--- Assignment ---
Nothing should be left out. Transcribe the entries exactly as written.

Records from a dataset
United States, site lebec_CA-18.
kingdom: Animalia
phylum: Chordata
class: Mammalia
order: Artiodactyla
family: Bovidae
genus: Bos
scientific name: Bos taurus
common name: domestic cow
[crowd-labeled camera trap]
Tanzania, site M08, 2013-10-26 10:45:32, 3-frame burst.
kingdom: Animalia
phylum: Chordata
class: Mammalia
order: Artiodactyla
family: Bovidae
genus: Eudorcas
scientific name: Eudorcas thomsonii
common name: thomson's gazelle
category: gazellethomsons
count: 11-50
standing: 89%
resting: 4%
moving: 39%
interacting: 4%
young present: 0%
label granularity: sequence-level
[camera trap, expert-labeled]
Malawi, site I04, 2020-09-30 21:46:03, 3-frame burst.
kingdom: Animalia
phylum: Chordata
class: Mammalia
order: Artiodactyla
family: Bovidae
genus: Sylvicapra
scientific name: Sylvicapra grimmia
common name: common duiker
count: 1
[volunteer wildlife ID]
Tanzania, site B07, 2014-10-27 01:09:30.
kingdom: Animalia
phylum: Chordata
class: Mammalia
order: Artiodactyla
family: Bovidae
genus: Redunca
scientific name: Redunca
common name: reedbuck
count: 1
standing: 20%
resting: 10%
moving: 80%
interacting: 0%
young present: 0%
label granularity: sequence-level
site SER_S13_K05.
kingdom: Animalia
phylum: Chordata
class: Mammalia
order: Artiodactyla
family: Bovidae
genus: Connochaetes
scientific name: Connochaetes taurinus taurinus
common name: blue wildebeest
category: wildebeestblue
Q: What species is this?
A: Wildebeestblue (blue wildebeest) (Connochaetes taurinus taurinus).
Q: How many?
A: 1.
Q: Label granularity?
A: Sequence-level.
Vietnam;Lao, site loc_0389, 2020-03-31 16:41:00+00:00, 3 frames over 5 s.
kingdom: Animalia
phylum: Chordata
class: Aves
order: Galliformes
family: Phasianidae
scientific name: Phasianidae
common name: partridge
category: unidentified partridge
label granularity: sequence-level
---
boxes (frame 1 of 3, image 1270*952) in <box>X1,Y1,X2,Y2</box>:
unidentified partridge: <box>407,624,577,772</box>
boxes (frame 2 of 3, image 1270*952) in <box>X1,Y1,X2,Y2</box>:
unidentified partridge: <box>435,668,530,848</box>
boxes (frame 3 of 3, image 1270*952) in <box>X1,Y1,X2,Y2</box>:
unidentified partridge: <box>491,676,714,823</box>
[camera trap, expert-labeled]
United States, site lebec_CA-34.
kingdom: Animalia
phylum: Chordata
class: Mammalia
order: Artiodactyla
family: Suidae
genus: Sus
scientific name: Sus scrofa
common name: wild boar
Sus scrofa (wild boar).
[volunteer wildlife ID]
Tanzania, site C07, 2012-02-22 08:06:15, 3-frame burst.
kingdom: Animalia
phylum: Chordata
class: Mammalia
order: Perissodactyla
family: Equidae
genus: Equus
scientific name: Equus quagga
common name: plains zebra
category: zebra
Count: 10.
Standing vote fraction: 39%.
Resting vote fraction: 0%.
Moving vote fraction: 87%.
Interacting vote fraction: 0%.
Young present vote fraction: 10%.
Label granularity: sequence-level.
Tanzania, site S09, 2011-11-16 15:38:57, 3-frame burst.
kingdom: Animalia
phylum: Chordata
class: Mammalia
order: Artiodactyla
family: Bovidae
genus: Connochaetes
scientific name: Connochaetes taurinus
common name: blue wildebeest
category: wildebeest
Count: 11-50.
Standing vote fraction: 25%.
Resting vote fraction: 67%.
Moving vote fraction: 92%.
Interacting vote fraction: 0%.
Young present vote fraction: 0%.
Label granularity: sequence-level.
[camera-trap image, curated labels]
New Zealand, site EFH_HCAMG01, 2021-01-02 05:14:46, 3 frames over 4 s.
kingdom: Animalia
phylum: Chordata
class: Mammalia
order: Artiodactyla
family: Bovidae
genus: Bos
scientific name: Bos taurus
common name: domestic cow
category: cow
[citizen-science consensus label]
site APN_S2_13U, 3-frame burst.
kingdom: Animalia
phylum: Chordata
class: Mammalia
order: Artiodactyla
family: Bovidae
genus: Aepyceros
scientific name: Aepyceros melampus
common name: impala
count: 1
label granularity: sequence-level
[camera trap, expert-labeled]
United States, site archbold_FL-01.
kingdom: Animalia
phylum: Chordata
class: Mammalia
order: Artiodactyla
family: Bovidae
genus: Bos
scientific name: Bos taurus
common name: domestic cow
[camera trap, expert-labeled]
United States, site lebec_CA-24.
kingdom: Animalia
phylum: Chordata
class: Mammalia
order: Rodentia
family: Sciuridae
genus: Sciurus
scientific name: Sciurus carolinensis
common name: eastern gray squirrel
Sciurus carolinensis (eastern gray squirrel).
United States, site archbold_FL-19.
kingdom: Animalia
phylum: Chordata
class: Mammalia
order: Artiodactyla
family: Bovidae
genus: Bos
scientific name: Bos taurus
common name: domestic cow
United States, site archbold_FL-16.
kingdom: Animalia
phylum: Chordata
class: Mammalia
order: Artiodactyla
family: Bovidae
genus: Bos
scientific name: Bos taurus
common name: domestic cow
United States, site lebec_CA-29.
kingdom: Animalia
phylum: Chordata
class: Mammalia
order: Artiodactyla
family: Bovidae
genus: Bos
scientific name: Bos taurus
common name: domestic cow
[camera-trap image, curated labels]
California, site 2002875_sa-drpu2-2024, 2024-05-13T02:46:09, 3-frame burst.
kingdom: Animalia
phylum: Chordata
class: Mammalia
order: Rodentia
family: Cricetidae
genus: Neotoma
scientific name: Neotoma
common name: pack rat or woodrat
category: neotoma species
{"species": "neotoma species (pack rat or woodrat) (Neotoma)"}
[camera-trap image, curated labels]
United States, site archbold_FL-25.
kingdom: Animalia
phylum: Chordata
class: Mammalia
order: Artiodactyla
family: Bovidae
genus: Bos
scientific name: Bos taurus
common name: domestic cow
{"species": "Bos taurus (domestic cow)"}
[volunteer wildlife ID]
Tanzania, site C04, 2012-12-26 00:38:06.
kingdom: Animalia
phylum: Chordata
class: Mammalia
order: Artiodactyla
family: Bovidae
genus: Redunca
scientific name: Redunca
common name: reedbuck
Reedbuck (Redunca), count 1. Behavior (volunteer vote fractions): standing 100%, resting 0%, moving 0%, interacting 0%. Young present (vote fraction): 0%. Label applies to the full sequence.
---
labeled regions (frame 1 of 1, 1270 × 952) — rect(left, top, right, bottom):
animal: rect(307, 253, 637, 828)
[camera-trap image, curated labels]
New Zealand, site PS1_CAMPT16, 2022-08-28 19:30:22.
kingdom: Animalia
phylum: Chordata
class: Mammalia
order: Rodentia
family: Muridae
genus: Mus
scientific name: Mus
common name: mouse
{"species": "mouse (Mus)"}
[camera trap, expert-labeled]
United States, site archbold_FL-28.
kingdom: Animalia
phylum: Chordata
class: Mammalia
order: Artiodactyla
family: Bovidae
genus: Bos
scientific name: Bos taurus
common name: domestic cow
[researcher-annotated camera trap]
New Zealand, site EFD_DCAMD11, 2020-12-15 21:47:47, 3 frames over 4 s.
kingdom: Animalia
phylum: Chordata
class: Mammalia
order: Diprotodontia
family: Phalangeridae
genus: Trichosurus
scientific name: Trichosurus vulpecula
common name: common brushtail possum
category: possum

--- Answer to the problem ---
United States, site lebec_CA-18.
kingdom: Animalia
phylum: Chordata
class: Mammalia
order: Artiodactyla
family: Bovidae
genus: Bos
scientific name: Bos taurus
common name: domestic cow
[crowd-labeled camera trap]
Tanzania, site M08, 2013-10-26 10:45:32, 3-frame burst.
kingdom: Animalia
phylum: Chordata
class: Mammalia
order: Artiodactyla
family: Bovidae
genus: Eudorcas
scientific name: Eudorcas thomsonii
common name: thomson's gazelle
category: gazellethomsons
count: 11-50
standing: 89%
resting: 4%
moving: 39%
interacting: 4%
young present: 0%
label granularity: sequence-level
[camera trap, expert-labeled]
Malawi, site I04, 2020-09-30 21:46:03, 3-frame burst.
kingdom: Animalia
phylum: Chordata
class: Mammalia
order: Artiodactyla
family: Bovidae
genus: Sylvicapra
scientific name: Sylvicapra grimmia
common name: common duiker
count: 1
[volunteer wildlife ID]
Tanzania, site B07, 2014-10-27 01:09:30.
kingdom: Animalia
phylum: Chordata
class: Mammalia
order: Artiodactyla
family: Bovidae
genus: Redunca
scientific name: Redunca
common name: reedbuck
count: 1
standing: 20%
resting: 10%
moving: 80%
interacting: 0%
young present: 0%
label granularity: sequence-level
site SER_S13_K05.
kingdom: Animalia
phylum: Chordata
class: Mammalia
order: Artiodactyla
family: Bovidae
genus: Connochaetes
scientific name: Connochaetes taurinus taurinus
common name: blue wildebeest
category: wildebeestblue
Q: What species is this?
A: Wildebeestblue (blue wildebeest) (Connochaetes taurinus taurinus).
Q: How many?
A: 1.
Q: Label granularity?
A: Sequence-level.
Vietnam;Lao, site loc_0389, 2020-03-31 16:41:00+00:00, 3 frames over 5 s.
kingdom: Animalia
phylum: Chordata
class: Aves
order: Galliformes
family: Phasianidae
scientific name: Phasianidae
common name: partridge
category: unidentified partridge
label granularity: sequence-level
---
boxes (frame 1 of 3, image 1270*952) in <box>X1,Y1,X2,Y2</box>:
unidentified partridge: <box>407,624,577,772</box>
boxes (frame 2 of 3, image 1270*952) in <box>X1,Y1,X2,Y2</box>:
unidentified partridge: <box>435,668,530,848</box>
boxes (frame 3 of 3, image 1270*952) in <box>X1,Y1,X2,Y2</box>:
unidentified partridge: <box>491,676,714,823</box>
[camera trap, expert-labeled]
United States, site lebec_CA-34.
kingdom: Animalia
phylum: Chordata
class: Mammalia
order: Artiodactyla
family: Suidae
genus: Sus
scientific name: Sus scrofa
common name: wild boar
Sus scrofa (wild boar).
[volunteer wildlife ID]
Tanzania, site C07, 2012-02-22 08:06:15, 3-frame burst.
kingdom: Animalia
phylum: Chordata
class: Mammalia
order: Perissodactyla
family: Equidae
genus: Equus
scientific name: Equus quagga
common name: plains zebra
category: zebra
Count: 10.
Standing vote fraction: 39%.
Resting vote fraction: 0%.
Moving vote fraction: 87%.
Interacting vote fraction: 0%.
Young present vote fraction: 10%.
Label granularity: sequence-level.
Tanzania, site S09, 2011-11-16 15:38:57, 3-frame burst.
kingdom: Animalia
phylum: Chordata
class: Mammalia
order: Artiodactyla
family: Bovidae
genus: Connochaetes
scientific name: Connochaetes taurinus
common name: blue wildebeest
category: wildebeest
Count: 11-50.
Standing vote fraction: 25%.
Resting vote fraction: 67%.
Moving vote fraction: 92%.
Interacting vote fraction: 0%.
Young present vote fraction: 0%.
Label granularity: sequence-level.
[camera-trap image, curated labels]
New Zealand, site EFH_HCAMG01, 2021-01-02 05:14:46, 3 frames over 4 s.
kingdom: Animalia
phylum: Chordata
class: Mammalia
order: Artiodactyla
family: Bovidae
genus: Bos
scientific name: Bos taurus
common name: domestic cow
category: cow
[citizen-science consensus label]
site APN_S2_13U, 3-frame burst.
kingdom: Animalia
phylum: Chordata
class: Mammalia
order: Artiodactyla
family: Bovidae
genus: Aepyceros
scientific name: Aepyceros melampus
common name: impala
count: 1
label granularity: sequence-level
[camera trap, expert-labeled]
United States, site archbold_FL-01.
kingdom: Animalia
phylum: Chordata
class: Mammalia
order: Artiodactyla
family: Bovidae
genus: Bos
scientific name: Bos taurus
common name: domestic cow
[camera trap, expert-labeled]
United States, site lebec_CA-24.
kingdom: Animalia
phylum: Chordata
class: Mammalia
order: Rodentia
family: Sciuridae
genus: Sciurus
scientific name: Sciurus carolinensis
common name: eastern gray squirrel
Sciurus carolinensis (eastern gray squirrel).
United States, site archbold_FL-19.
kingdom: Animalia
phylum: Chordata
class: Mammalia
order: Artiodactyla
family: Bovidae
genus: Bos
scientific name: Bos taurus
common name: domestic cow
United States, site archbold_FL-16.
kingdom: Animalia
phylum: Chordata
class: Mammalia
order: Artiodactyla
family: Bovidae
genus: Bos
scientific name: Bos taurus
common name: domestic cow
United States, site lebec_CA-29.
kingdom: Animalia
phylum: Chordata
class: Mammalia
order: Artiodactyla
family: Bovidae
genus: Bos
scientific name: Bos taurus
common name: domestic cow
[camera-trap image, curated labels]
California, site 2002875_sa-drpu2-2024, 2024-05-13T02:46:09, 3-frame burst.
kingdom: Animalia
phylum: Chordata
class: Mammalia
order: Rodentia
family: Cricetidae
genus: Neotoma
scientific name: Neotoma
common name: pack rat or woodrat
category: neotoma species
{"species": "neotoma species (pack rat or woodrat) (Neotoma)"}
[camera-trap image, curated labels]
United States, site archbold_FL-25.
kingdom: Animalia
phylum: Chordata
class: Mammalia
order: Artiodactyla
family: Bovidae
genus: Bos
scientific name: Bos taurus
common name: domestic cow
{"species": "Bos taurus (domestic cow)"}
[volunteer wildlife ID]
Tanzania, site C04, 2012-12-26 00:38:06.
kingdom: Animalia
phylum: Chordata
class: Mammalia
order: Artiodactyla
family: Bovidae
genus: Redunca
scientific name: Redunca
common name: reedbuck
Reedbuck (Redunca), count 1. Behavior (volunteer vote fractions): standing 100%, resting 0%, moving 0%, interacting 0%. Young present (vote fraction): 0%. Label applies to the full sequence.
---
labeled regions (frame 1 of 1, 1270 × 952) — rect(left, top, right, bottom):
animal: rect(307, 253, 637, 828)
[camera-trap image, curated labels]
New Zealand, site PS1_CAMPT16, 2022-08-28 19:30:22.
kingdom: Animalia
phylum: Chordata
class: Mammalia
order: Rodentia
family: Muridae
genus: Mus
scientific name: Mus
common name: mouse
{"species": "mouse (Mus)"}
[camera trap, expert-labeled]
United States, site archbold_FL-28.
kingdom: Animalia
phylum: Chordata
class: Mammalia
order: Artiodactyla
family: Bovidae
genus: Bos
scientific name: Bos taurus
common name: domestic cow
[researcher-annotated camera trap]
New Zealand, site EFD_DCAMD11, 2020-12-15 21:47:47, 3 frames over 4 s.
kingdom: Animalia
phylum: Chordata
class: Mammalia
order: Diprotodontia
family: Phalangeridae
genus: Trichosurus
scientific name: Trichosurus vulpecula
common name: common brushtail possum
category: possum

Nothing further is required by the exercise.